- [WORK REQUIRED]
Write the lines below out exactly, dropping each picture.

[[ DATASET EXCERPTS open ]]

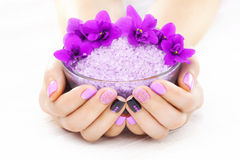 Beautiful purple manicure with violet, candle and sea salt on the white wooden table. Royalty Free Stock Photography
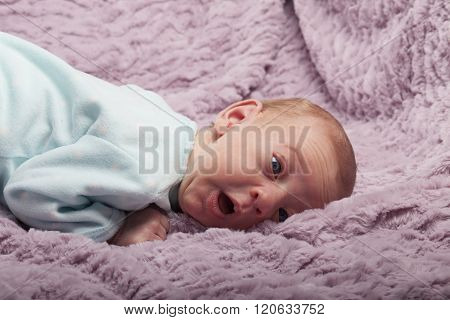 Adorable Newborn Baby With Funny Face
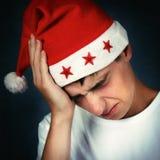 圣诞老人帽子的痛苦的少年 免版税库存照片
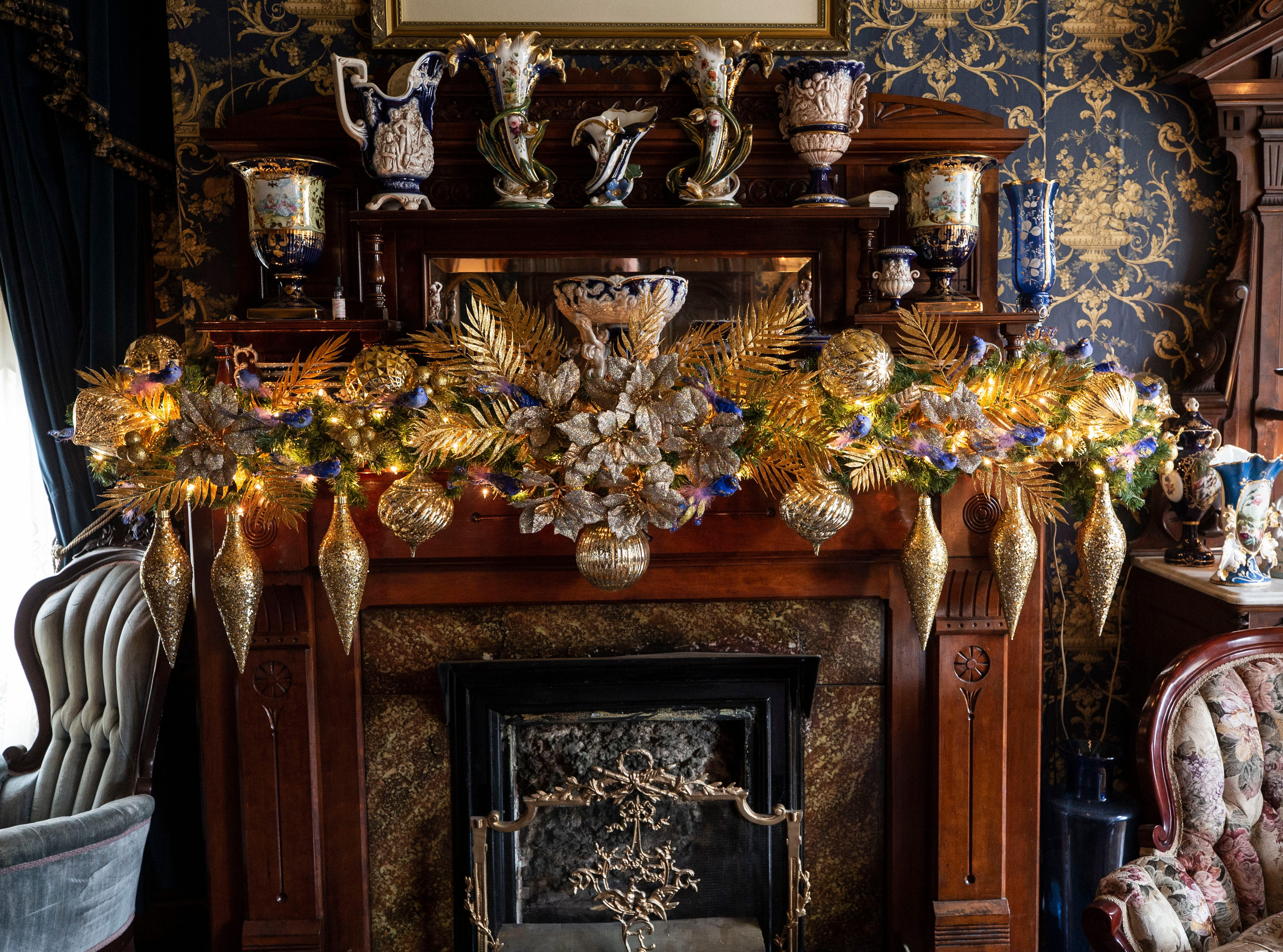 """""""Holidays are my favorite, favorite time. It's fantastic,"""" said homeowner David Brown. A fireplace mantel is decorated with golden ornaments and garland as Victorian-era chairs flank each side."""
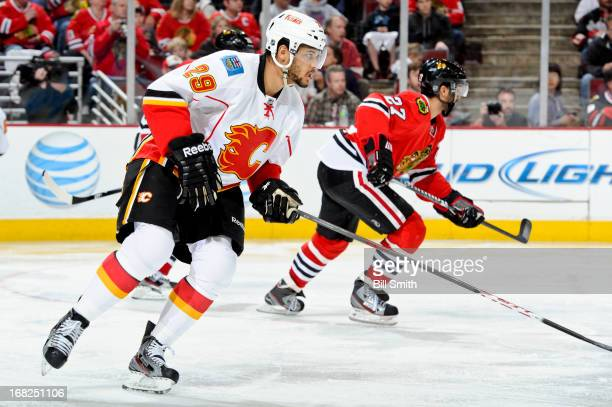 Akim Aliu of the Calgary Flames and Johnny Oduya of the Chicago Blackhawks skate up the ice during the NHL game on April 26 2013 at the United Center...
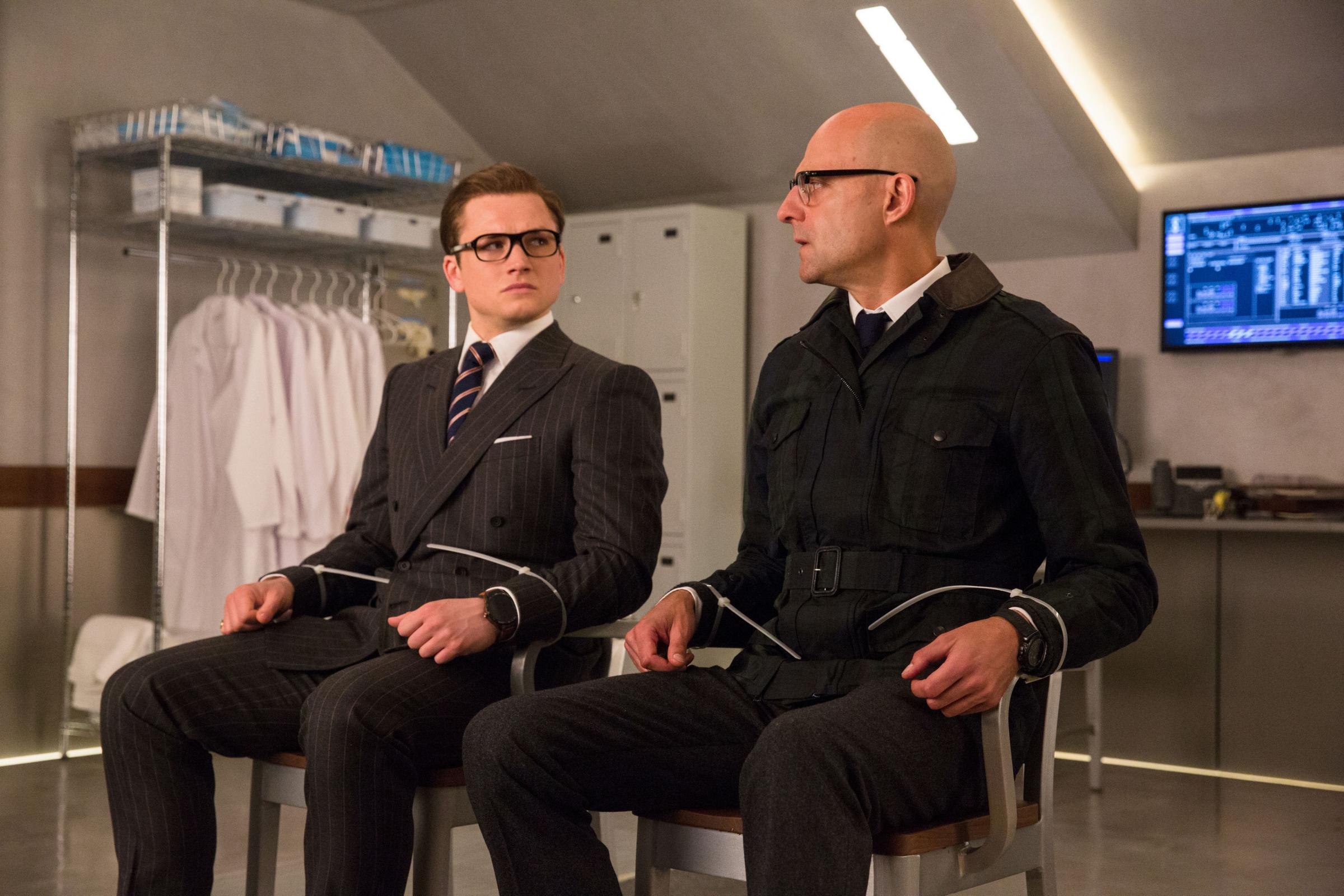 Taron Egerton as Eggsy and Mark Strong as Merlin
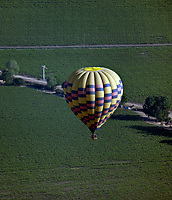 aerial photograph of a hot air balloon flying over vineyards in the Napa Valley, Napa County, California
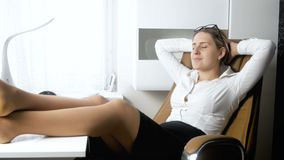 4k video of young businesswoman relaxing at office and holding legs on desk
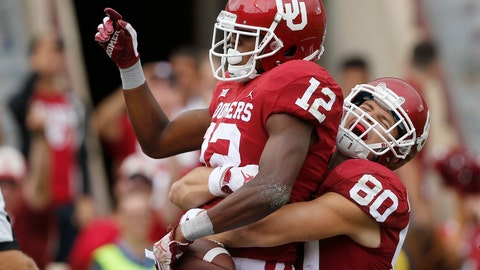 <p>               Oklahoma tight end Grant Calcaterra (80) celebrates with teammate wide receiver A.D. Miller (12) following Miller's touchdown in the second half of an NCAA college football game against UCLA in Norman, Okla., Saturday, Sept. 8, 2018. Oklahoma won 49-21. (AP Photo/Sue Ogrocki)             </p>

[[ DATASET EXCERPTS closed ]]

- [SOLUTION]
 Beautiful purple manicure with violet, candle and sea salt on the white wooden table. Royalty Free Stock Photography
 Adorable Newborn Baby With Funny Face
 圣诞老人帽子的痛苦的少年 免版税库存照片
 """""""Holidays are my favorite, favorite time. It's fantastic,"""" said homeowner David Brown. A fireplace mantel is decorated with golden ornaments and garland as Victorian-era chairs flank each side."""
 Akim Aliu of the Calgary Flames and Johnny Oduya of the Chicago Blackhawks skate up the ice during the NHL game on April 26 2013 at the United Center...
 Taron Egerton as Eggsy and Mark Strong as Merlin
 aerial photograph of a hot air balloon flying over vineyards in the Napa Valley, Napa County, California
 4k video of young businesswoman relaxing at office and holding legs on desk
 <p>               Oklahoma tight end Grant Calcaterra (80) celebrates with teammate wide receiver A.D. Miller (12) following Miller's touchdown in the second half of an NCAA college football game against UCLA in Norman, Okla., Saturday, Sept. 8, 2018. Oklahoma won 49-21. (AP Photo/Sue Ogrocki)             </p>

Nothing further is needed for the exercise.